§ LIST OF TASKS:
**A.** List the usernames of everyone who posted in the forum thread about Vuelta wheels.
**B.** Retype the Vuelta wheels forum thread from "My recent Motobecane" to "I've ever used.".
**C.** Extend the Vuelta wheels forum thread, picking up right after its final sentence.

§ EXCERPTED PASSAGE:
# Vuelta Wheels on EBAY, Any Good?



## Killroy (Feb 9, 2006)

I need a durable wheel set for commuting because my Performance Brand wheels have broken so many spokes I want to replace them. 

These Vuelta wheels are only 115 shipped on ebay. Have you ever heard of these?


http://cgi.ebay.com/NEW-Vuelta-ROAD...ryZ58099QQssPageNameZWDVWQQrdZ1QQcmdZViewItem


----------



## xtremefit (Jul 22, 2007)

Yes, my friend sells them at his bike shop and the best thing I can say is that they are very durable. My buddy has them and his 230lbs. and so far, they have been bombproof. Not bad wheels for the money.


----------



## slicknick (Apr 12, 2007)

My roommate bought some Vuelta's from ebay, similar to ones in the link you provide, but with paired spokes and more of an aero rim. They were cheap $150 and seem to be very durable, spin nicely, and look nice. These are definitely not the lightest wheels, and you need long valve stems with the deep V section, but nice wheels for the money. He is a big guy and the bike is heavy and the wheels still perform well. Vuelta sells many different types of wheels on ebay some of which are pretty light, but the cost goes up.


----------



## sometimerider (Sep 21, 2007)

Those wheels appear to be the Vuelta XRP Comp version.

My recent Motobecane Sprint came with Vuelta XRP Pro, which look similar (especially the hubs), but are slightly more aero. I've got only a few hundred miles on them, but I'm happy with them so far. They arrived (and remain) truer than any wheels I've ever used.

But I would never have chosen (if there had been any choice) wheels with so few spokes. I simply don't trust that setup. I doubt that problems with hubs and rims shreading on these minimalist spoked wheels are limited to the Bontrager's that have been noted here lately.

§ ENTRIES SHOWN:
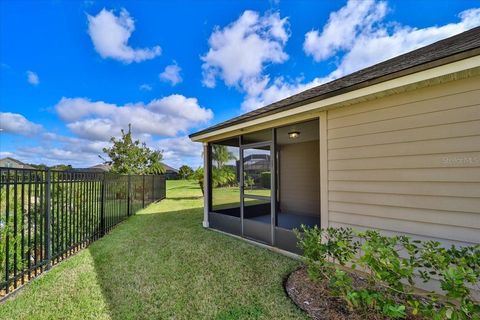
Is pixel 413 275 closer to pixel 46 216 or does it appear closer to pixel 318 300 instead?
pixel 318 300

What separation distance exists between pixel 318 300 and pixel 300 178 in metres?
5.14

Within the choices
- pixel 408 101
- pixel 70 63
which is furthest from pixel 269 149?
pixel 70 63

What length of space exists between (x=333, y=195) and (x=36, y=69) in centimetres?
1786

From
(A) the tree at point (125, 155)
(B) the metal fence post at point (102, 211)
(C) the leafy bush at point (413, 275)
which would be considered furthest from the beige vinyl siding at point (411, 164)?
(A) the tree at point (125, 155)

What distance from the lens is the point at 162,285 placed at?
10.4ft

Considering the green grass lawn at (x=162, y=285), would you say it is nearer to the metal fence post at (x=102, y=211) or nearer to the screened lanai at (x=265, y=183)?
the screened lanai at (x=265, y=183)

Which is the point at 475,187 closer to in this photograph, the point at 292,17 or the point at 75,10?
the point at 292,17

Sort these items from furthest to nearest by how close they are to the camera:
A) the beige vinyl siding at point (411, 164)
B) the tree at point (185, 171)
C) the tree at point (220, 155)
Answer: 1. the tree at point (185, 171)
2. the tree at point (220, 155)
3. the beige vinyl siding at point (411, 164)

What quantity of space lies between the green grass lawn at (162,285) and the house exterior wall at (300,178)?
314cm

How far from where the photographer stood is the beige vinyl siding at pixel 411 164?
2523 millimetres

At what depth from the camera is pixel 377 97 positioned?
3223mm

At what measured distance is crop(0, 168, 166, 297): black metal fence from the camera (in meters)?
2.90

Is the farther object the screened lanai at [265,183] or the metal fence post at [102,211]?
the metal fence post at [102,211]

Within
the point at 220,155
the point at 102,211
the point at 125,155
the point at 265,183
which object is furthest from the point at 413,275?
the point at 125,155
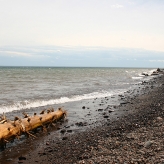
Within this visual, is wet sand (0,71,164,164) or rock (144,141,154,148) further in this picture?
rock (144,141,154,148)

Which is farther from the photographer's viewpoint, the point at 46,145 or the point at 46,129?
the point at 46,129

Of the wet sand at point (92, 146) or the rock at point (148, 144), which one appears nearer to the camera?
the wet sand at point (92, 146)

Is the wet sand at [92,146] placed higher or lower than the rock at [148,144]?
lower

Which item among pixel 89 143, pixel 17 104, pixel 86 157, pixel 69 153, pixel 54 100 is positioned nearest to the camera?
pixel 86 157

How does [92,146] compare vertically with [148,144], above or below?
→ below

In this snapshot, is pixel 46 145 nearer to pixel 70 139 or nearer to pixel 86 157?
pixel 70 139

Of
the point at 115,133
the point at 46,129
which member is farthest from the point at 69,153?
the point at 46,129

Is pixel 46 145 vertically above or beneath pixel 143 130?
beneath

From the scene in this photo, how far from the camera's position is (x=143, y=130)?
816 cm

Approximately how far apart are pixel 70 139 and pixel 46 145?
953 mm

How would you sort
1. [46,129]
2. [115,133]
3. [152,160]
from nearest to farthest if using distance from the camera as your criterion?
[152,160]
[115,133]
[46,129]

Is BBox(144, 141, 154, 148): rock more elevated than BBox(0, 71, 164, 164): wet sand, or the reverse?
BBox(144, 141, 154, 148): rock

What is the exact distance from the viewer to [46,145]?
8727mm

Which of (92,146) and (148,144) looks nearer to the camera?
(148,144)
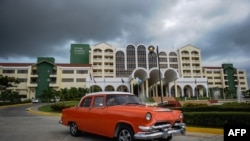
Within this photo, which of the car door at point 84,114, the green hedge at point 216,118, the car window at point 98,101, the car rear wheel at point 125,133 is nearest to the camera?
the car rear wheel at point 125,133

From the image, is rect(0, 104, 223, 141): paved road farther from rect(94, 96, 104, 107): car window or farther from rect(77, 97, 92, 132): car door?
rect(94, 96, 104, 107): car window

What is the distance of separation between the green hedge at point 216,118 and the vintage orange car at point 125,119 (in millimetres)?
3399

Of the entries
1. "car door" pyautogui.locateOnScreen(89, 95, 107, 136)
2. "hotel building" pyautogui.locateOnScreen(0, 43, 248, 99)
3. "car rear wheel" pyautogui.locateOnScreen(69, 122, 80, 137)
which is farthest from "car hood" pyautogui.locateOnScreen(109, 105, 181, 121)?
"hotel building" pyautogui.locateOnScreen(0, 43, 248, 99)

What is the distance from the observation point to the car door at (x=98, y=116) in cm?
717

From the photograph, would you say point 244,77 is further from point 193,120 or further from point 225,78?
point 193,120

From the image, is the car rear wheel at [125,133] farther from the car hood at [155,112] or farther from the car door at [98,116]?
the car door at [98,116]

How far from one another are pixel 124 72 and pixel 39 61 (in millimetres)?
28956

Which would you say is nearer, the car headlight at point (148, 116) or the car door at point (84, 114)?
the car headlight at point (148, 116)

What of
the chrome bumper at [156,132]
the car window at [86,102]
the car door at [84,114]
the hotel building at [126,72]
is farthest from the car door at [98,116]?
the hotel building at [126,72]

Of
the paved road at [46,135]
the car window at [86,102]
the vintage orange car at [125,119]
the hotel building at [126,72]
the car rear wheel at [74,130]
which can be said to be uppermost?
the hotel building at [126,72]

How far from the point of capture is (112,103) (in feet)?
23.8

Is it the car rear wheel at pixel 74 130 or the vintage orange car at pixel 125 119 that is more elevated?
the vintage orange car at pixel 125 119

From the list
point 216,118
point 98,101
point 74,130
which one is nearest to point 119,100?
point 98,101

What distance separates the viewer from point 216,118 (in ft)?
31.7
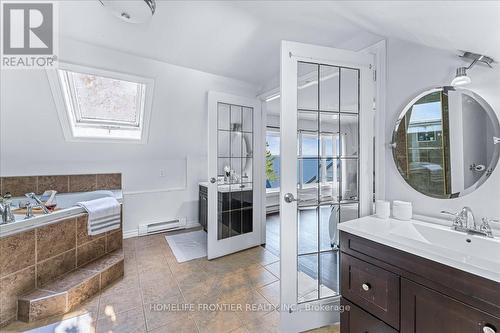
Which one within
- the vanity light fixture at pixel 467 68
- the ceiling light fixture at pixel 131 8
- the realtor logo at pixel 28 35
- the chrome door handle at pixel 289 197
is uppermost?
the realtor logo at pixel 28 35

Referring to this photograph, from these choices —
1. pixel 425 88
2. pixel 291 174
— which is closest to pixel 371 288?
pixel 291 174

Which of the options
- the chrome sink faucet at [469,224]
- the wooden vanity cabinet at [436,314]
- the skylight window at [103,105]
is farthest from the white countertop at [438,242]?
the skylight window at [103,105]

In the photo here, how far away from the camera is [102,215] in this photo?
2.40 meters

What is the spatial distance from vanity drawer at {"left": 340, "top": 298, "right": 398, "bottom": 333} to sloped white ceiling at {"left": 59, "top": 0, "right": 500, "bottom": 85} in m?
1.55

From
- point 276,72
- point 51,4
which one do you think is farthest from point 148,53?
point 276,72

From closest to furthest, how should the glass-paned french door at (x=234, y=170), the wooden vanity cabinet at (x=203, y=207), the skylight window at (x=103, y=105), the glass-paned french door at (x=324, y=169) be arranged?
the glass-paned french door at (x=324, y=169) → the skylight window at (x=103, y=105) → the glass-paned french door at (x=234, y=170) → the wooden vanity cabinet at (x=203, y=207)

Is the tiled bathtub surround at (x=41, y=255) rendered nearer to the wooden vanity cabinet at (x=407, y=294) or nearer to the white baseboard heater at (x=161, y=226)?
the white baseboard heater at (x=161, y=226)

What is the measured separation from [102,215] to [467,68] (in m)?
3.28

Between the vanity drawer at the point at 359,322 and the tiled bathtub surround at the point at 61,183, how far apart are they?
339 centimetres

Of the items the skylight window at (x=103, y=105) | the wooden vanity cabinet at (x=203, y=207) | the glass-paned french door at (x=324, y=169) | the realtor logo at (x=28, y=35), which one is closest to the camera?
the glass-paned french door at (x=324, y=169)

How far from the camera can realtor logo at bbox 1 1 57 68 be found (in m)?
1.74

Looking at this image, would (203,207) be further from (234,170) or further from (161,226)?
(234,170)

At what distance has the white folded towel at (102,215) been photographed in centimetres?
229

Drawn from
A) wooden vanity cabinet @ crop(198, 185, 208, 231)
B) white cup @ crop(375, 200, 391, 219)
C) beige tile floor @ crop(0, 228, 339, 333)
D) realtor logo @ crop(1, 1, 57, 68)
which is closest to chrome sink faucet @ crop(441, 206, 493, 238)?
white cup @ crop(375, 200, 391, 219)
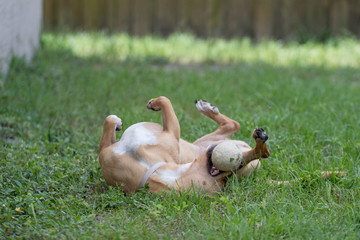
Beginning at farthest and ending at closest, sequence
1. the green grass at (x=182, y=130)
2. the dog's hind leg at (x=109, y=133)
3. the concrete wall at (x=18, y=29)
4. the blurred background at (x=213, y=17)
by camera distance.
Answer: the blurred background at (x=213, y=17), the concrete wall at (x=18, y=29), the dog's hind leg at (x=109, y=133), the green grass at (x=182, y=130)

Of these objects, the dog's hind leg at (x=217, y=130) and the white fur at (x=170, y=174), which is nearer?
the white fur at (x=170, y=174)

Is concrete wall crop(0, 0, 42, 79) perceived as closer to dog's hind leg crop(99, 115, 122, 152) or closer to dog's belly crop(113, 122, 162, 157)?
dog's hind leg crop(99, 115, 122, 152)

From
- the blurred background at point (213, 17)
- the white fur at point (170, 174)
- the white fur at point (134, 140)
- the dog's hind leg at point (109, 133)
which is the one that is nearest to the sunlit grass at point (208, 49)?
the blurred background at point (213, 17)

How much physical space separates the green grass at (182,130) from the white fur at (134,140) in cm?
31

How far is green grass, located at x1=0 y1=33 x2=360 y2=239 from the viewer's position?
328 cm

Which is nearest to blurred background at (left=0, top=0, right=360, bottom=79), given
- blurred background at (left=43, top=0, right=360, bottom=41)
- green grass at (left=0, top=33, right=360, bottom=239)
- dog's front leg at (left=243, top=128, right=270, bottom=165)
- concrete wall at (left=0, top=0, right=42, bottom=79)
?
blurred background at (left=43, top=0, right=360, bottom=41)

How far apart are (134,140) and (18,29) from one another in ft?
13.1

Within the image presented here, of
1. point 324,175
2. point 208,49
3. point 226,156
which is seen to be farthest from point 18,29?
point 324,175

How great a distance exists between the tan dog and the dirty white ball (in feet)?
0.28

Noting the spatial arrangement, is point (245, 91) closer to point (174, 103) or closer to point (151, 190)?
point (174, 103)

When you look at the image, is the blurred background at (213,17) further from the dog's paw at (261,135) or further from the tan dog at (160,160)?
the dog's paw at (261,135)

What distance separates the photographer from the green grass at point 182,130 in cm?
328

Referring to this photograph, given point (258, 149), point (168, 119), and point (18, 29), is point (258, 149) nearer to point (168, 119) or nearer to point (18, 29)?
point (168, 119)

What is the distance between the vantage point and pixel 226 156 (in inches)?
144
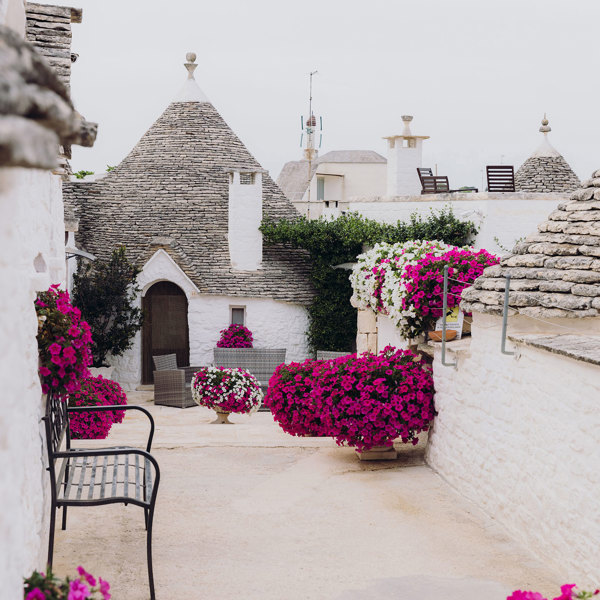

§ LIST OF ANSWERS:
**A.** Killroy, xtremefit, slicknick, sometimerider

**B.**
My recent Motobecane Sprint came with Vuelta XRP Pro, which look similar (especially the hubs), but are slightly more aero. I've got only a few hundred miles on them, but I'm happy with them so far. They arrived (and remain) truer than any wheels I've ever used.

**C.**
My wheel design parameter preferences (ignoring price):


Strength. 80%
Weight (or lack thereof). 16%
Aero. 2%
Appearance. 2%


----------



## lionheartdds (Mar 24, 2007)

*Haven't been that impressed with these*



Killroy said:


> I need a durable wheel set for commuting because my Performance Brand wheels have broken so many spokes I want to replace them.
> 
> These Vuelta wheels are only 115 shipped on ebay. Have you ever heard of these?
> 
> ...


I bought 2 pairs of these to be my cheapo, beat em up training wheels. Well, they are cheap. They ride cheap. They're noisy. They're heavy. But they are cheap. and they come with tires and tubes already on them. At least mine did (same seller on ebay, $156 a pair including shipping, new in the box with Michelin 700-25 size tires). I rode them for about 100 miles and took them off my bike(s). The bearings are sluggish and noisy (yep, the bearings squeek), and my bike just feels like a car that had a repair gone wrong with these wheels. Went back to my Bonty Race Lites and Shimano wheels for training-keeping my Ksyrium ES and SL wheels for special events. Don't know what to do with these wheels except put them on my trainer bike, and I even hate to do that. Best deal for the money IMHO, are the Shimano WH-R550's wheels that everybody seems to be taking off their brand new rides and dumping on ebay brand new. I've snagged 2 pairs of these for about $120 and $102 respectively (just got lucky I guess). They're lighter than the Vueltas, ride more comfortably than my Bonty Race Lites, and are silky smooth and quiet. Just my experience with Vueltas, and I'm sure others have had much more pleasant experiences, but I think there are better deals on ebay if you're watchful and patient.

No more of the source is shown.